= Bereitgestellter Text =
━━━
Es klang wie ein Seufzer der Erleichterung. Mit Conte, das weiß man in Brüssel, kann die EU konstruktiv zusammenarbeiten. Mit dem bisherigen Innenminister und Lega-Führer Matteo Salvini konnte man es nicht.
Vor allem in der Flüchtlings- und in der Finanzpolitik war Salvini für die EU ein rotes Tuch. Der Rechtspolitiker sperrte italienische Häfen für Rettungsboote und drohte, sich über die strikten EU-Haushaltsregeln hinwegzusetzen.
Allerdings werden die Probleme auch mit Conte nicht über Nacht verschwinden. Er hat zwar eine humanere Migrationspolitik angekündigt und dürfte, so hofft man in Brüssel, keine neuen Flüchtlingsdramen provozieren.
Doch an der katastrophalen Lage in Libyen – von wo aus die meisten Boote gen Italien ablegen – ändert sich ebenso wenig wie am Streit um die Seenotrettung. Wie es weiter geht, soll ein EU-Krisentreffen am 19. September auf Malta klären.
Auch am italienischen Schuldenberg wird sich nichts ändern. Er ist auch in den Jahren weiter gewachsen, in denen sich Rom an die strikten EU-Vorgaben hielt. Schuld sind die Schuldenregeln, die prozyklisch wirken.
━━━
= Bereitgestelltes Material =
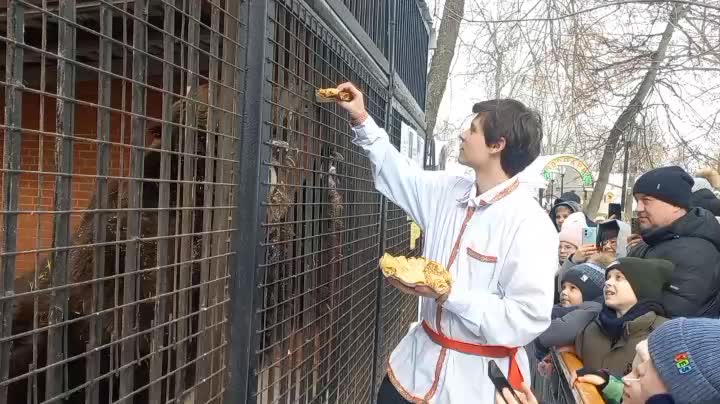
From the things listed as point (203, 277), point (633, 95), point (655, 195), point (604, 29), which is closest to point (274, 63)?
point (203, 277)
━━━
= Ziel der Aufgabe =
Fahre mit dem Text über Conte und die EU fort und schließe direkt an seinen letzten Satz an. Die Liste ist eigenständiges Material und gehört nicht zum Text über Conte und die EU.

= Ergebnis der Aufgabe =
Und dann ist da noch die Unzufriedenheit der Italiener. Salvini hat sie populistisch ausgebeutet – doch auch sie verschwindet nicht über Nacht. Im Gegenteil: Eine neue Regierung ohne Wahl könnte den Frust noch verstärken.
Salvini weiß das. Er will den Volkszorn anstacheln – und ruft zu einer Massendemo nach Rom. Der 19. Oktober soll zum “Tag des italienischen Stolzes” werden. Die Krise ist noch lange nicht vorbei…
Siehe auch “Ist Salvini eine Gefahr für die EU?”
Freiberufler
30. August 2019 @ 13:45
Flop? Salvini macht den Eindruck eines Mannes, der mehrere Schritte vorausdenkt. Die neue Regierung Conte steht für mehr vom Alten. Während die als Radikalreformer angetretenen 5 Sterne beim Establishment andocken, wird der derzeit beliebteste Politiker Italiens die Führung der Opposition übernehmen. In Brüssel mögen die Sektkorken knallen, aber die Rechnung ist nicht bezahlt.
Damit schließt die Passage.